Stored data
● ● ● ●

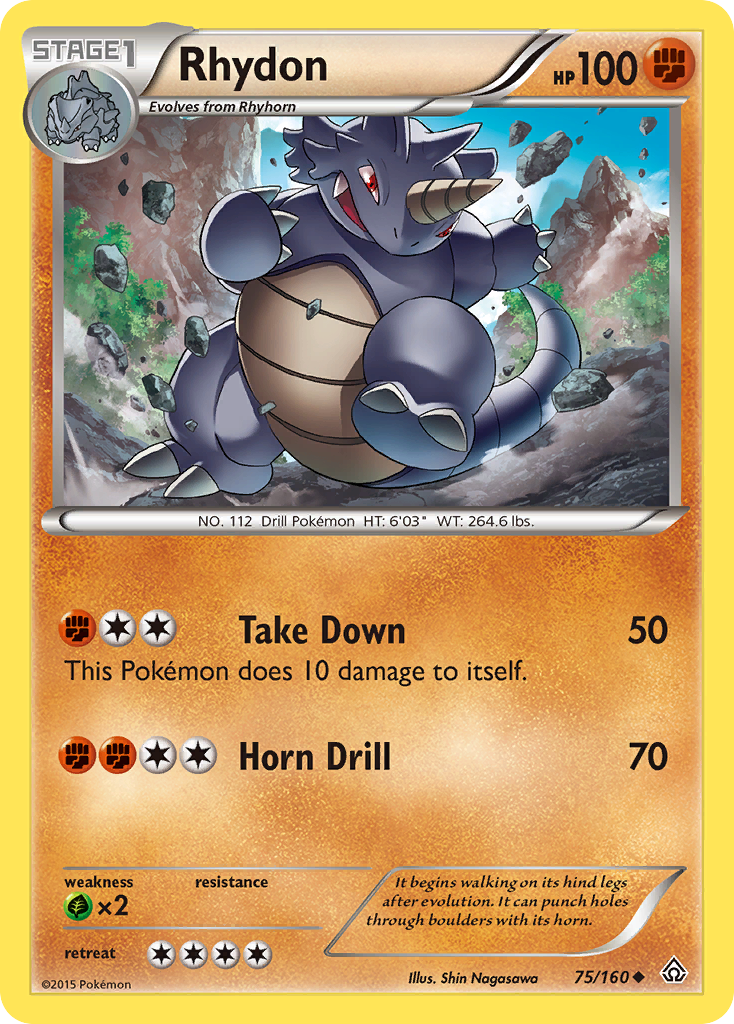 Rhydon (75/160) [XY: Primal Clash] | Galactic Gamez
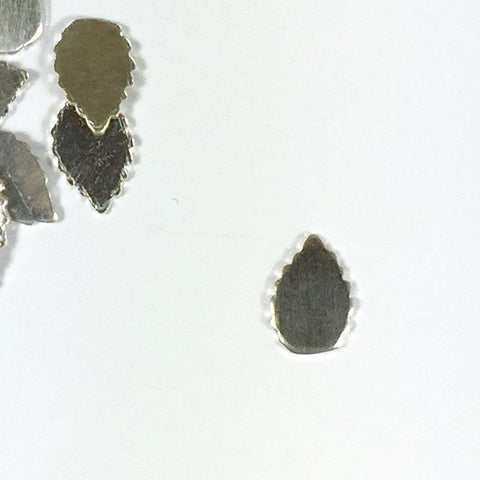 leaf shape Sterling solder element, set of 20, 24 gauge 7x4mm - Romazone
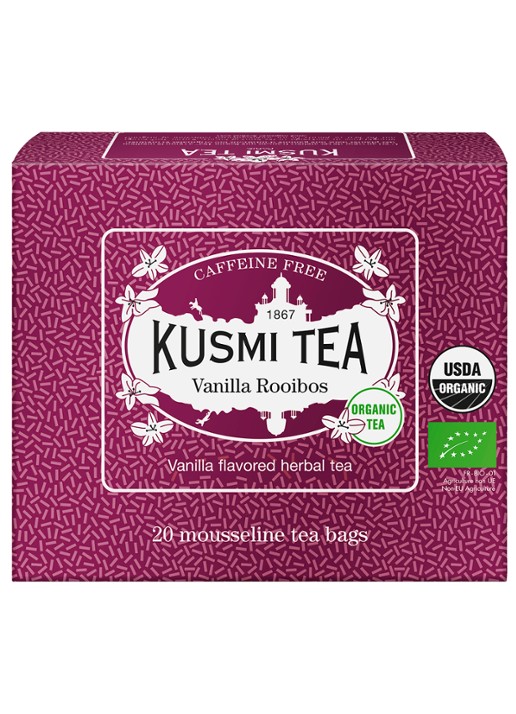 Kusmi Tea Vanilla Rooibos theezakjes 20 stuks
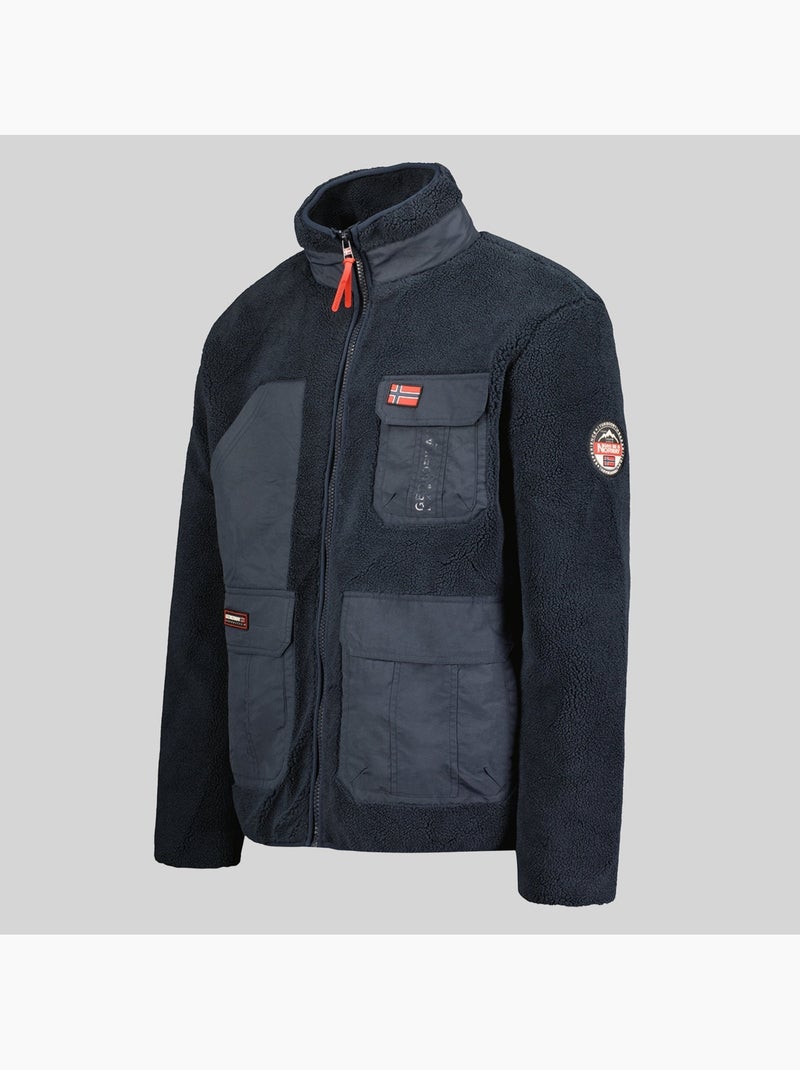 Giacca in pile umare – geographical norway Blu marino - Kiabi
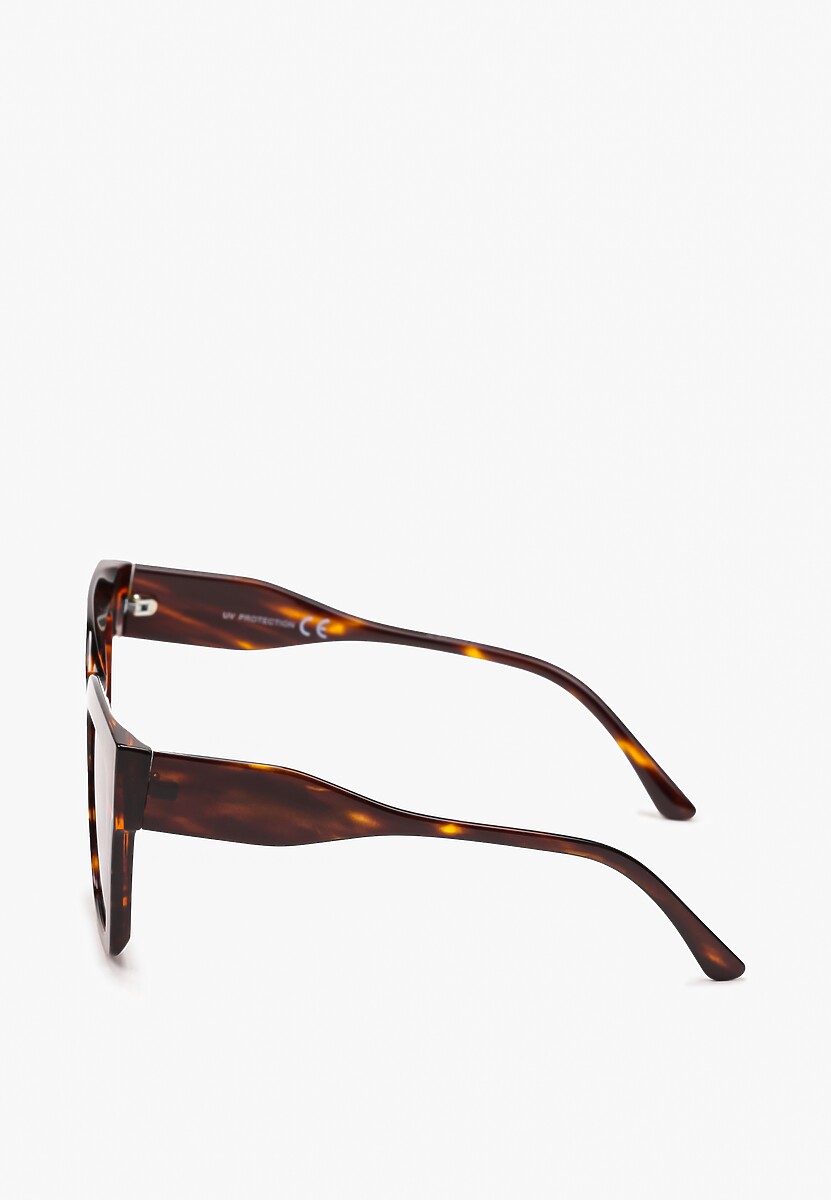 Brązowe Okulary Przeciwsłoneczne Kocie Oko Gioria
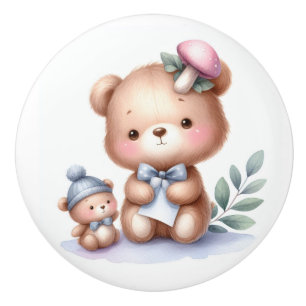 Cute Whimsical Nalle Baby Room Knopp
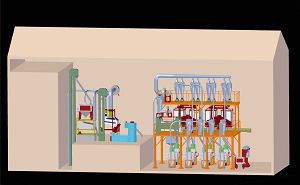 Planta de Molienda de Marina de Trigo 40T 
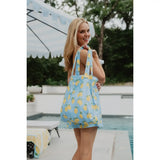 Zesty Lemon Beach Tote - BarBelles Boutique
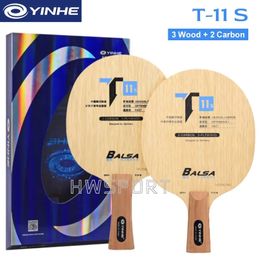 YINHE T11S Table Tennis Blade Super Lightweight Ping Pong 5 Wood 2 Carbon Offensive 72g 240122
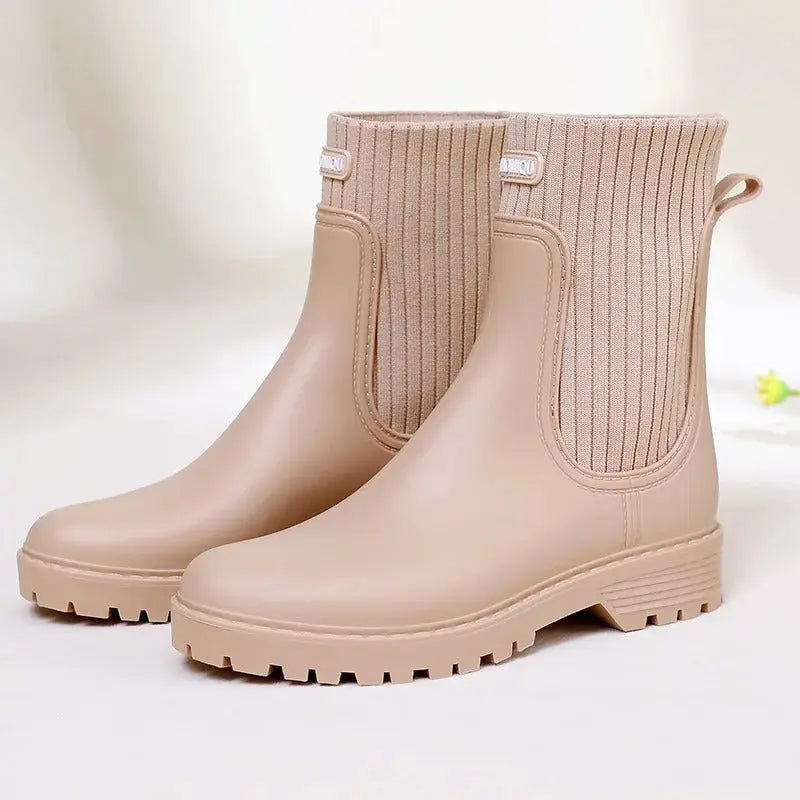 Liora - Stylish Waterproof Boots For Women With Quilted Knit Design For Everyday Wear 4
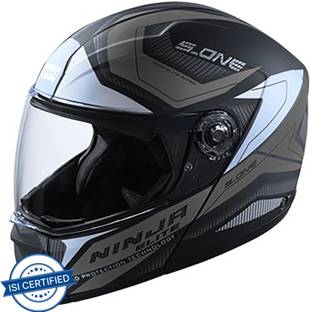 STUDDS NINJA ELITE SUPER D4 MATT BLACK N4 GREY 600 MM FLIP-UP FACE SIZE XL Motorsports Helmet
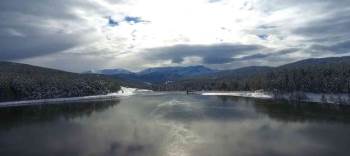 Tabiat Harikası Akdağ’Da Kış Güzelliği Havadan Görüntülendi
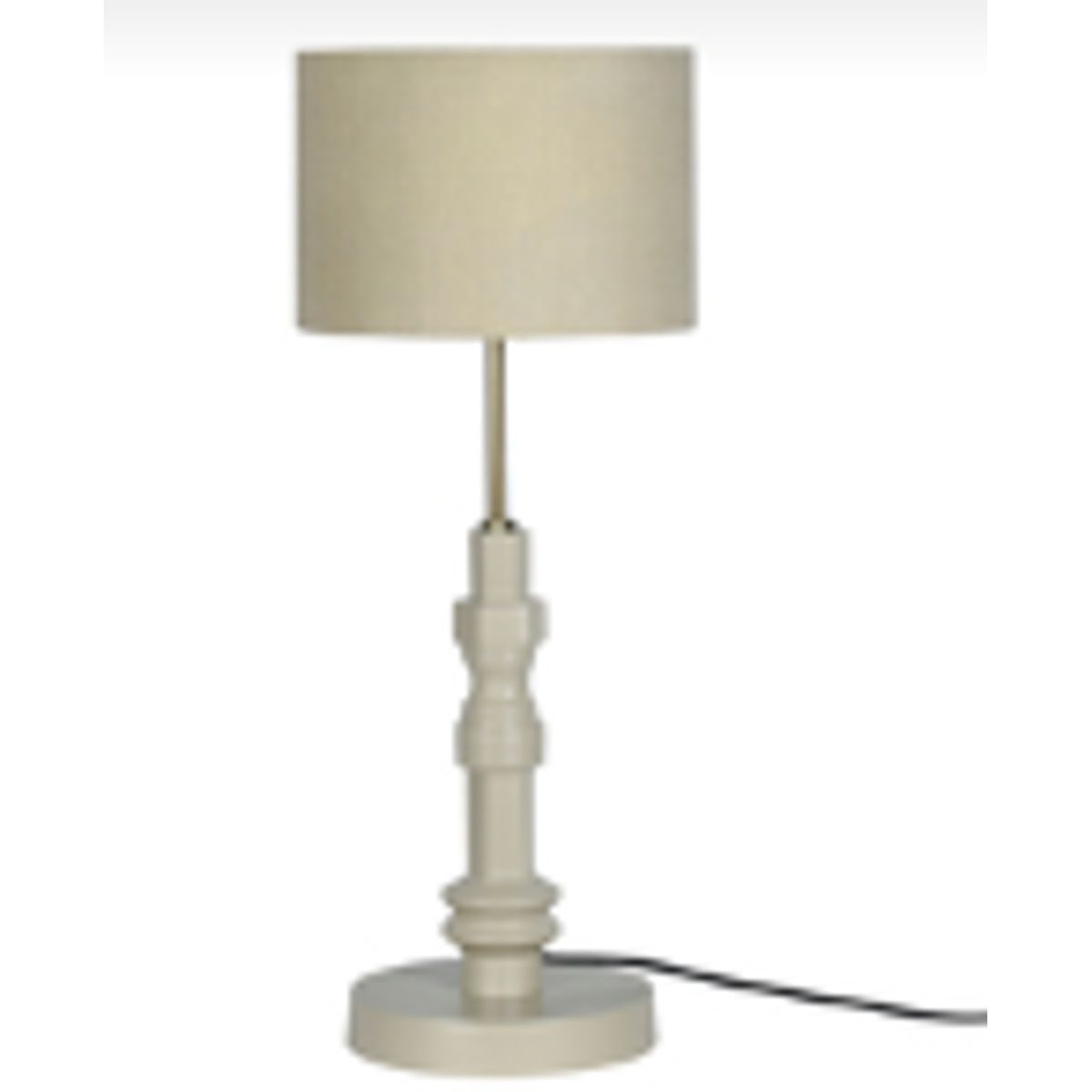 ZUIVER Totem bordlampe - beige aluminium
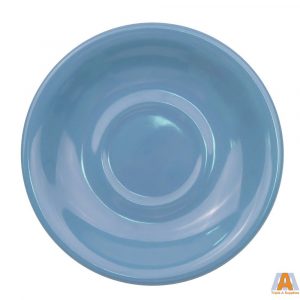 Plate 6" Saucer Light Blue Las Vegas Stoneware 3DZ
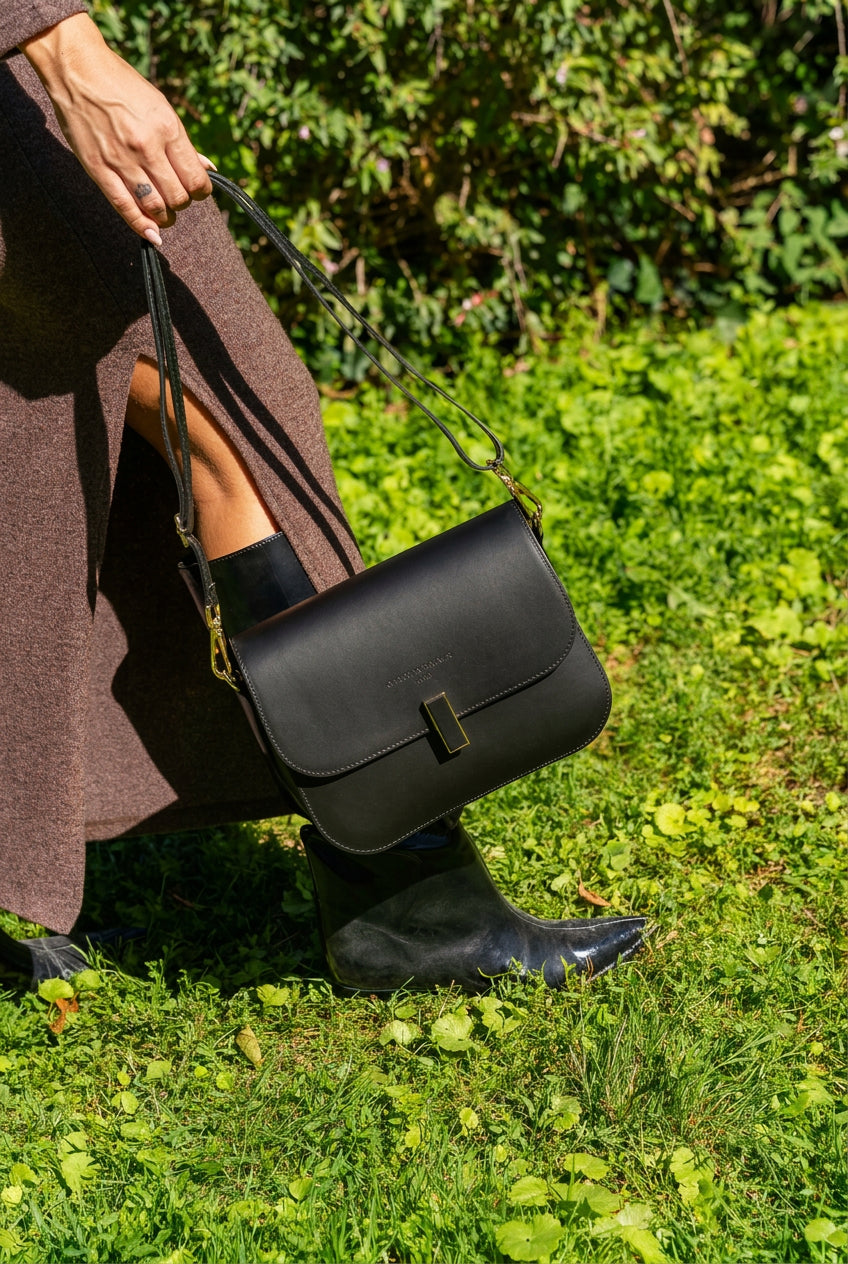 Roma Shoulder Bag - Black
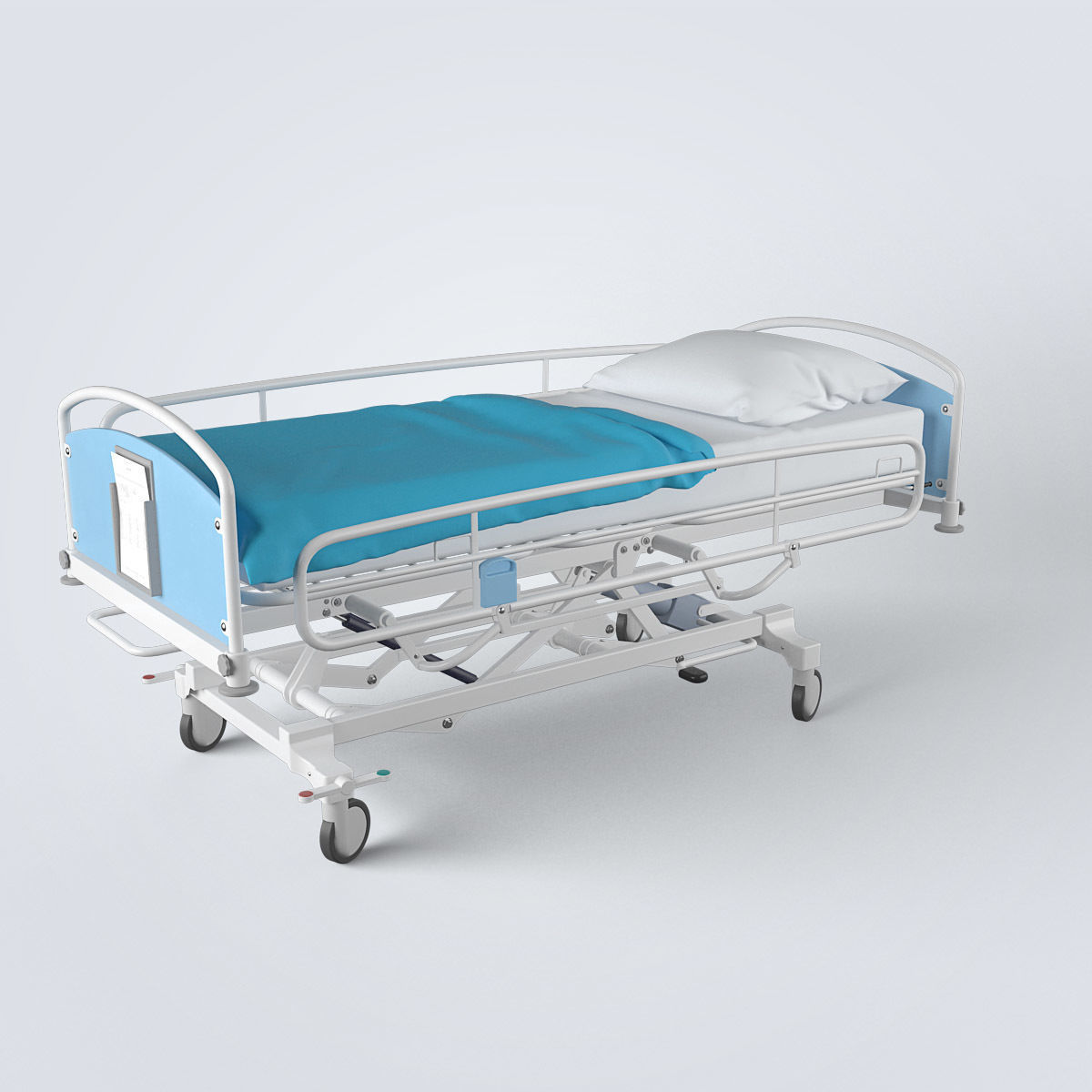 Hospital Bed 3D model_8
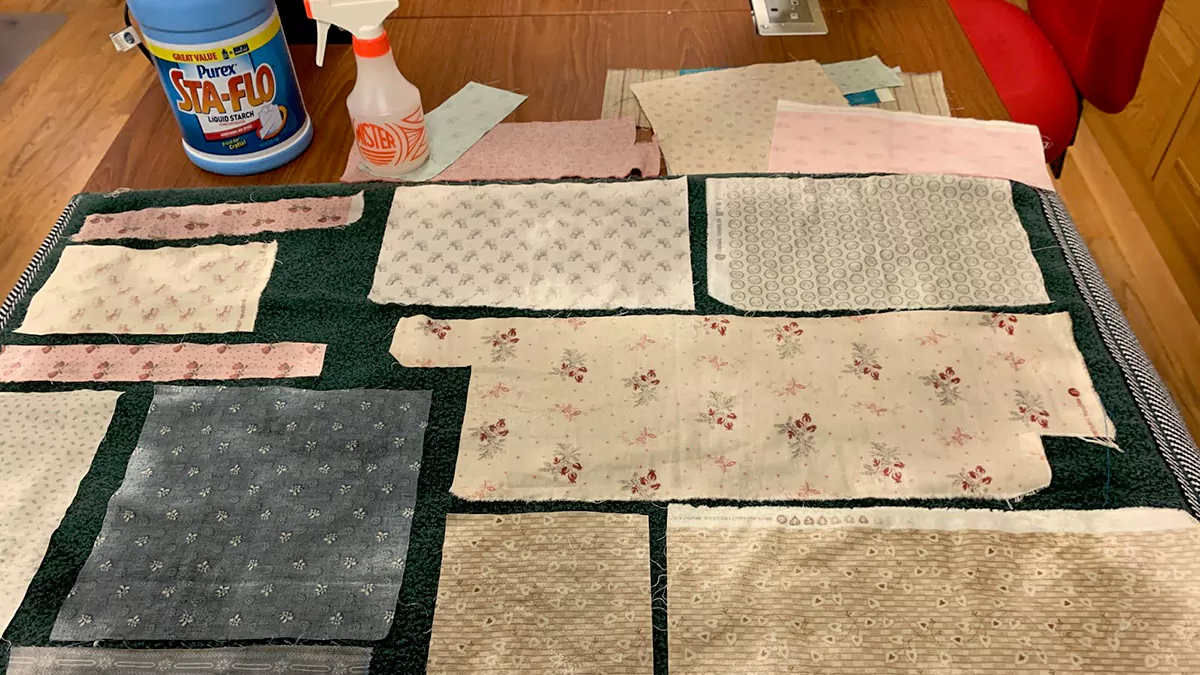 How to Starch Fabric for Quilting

● ● ● ●

**WORK ORDER**. The lines from the one containing "Planta de Molienda de Marina de Trigo 40T" through the last line of the data above are to be transcribed exactly, both included, with all pictures left out.

**TASK SOLUTION**.
 Planta de Molienda de Marina de Trigo 40T 
 Zesty Lemon Beach Tote - BarBelles Boutique
 YINHE T11S Table Tennis Blade Super Lightweight Ping Pong 5 Wood 2 Carbon Offensive 72g 240122
 Liora - Stylish Waterproof Boots For Women With Quilted Knit Design For Everyday Wear 4
 STUDDS NINJA ELITE SUPER D4 MATT BLACK N4 GREY 600 MM FLIP-UP FACE SIZE XL Motorsports Helmet
 Tabiat Harikası Akdağ’Da Kış Güzelliği Havadan Görüntülendi
 ZUIVER Totem bordlampe - beige aluminium
 Plate 6" Saucer Light Blue Las Vegas Stoneware 3DZ
 Roma Shoulder Bag - Black
 Hospital Bed 3D model_8
 How to Starch Fabric for Quilting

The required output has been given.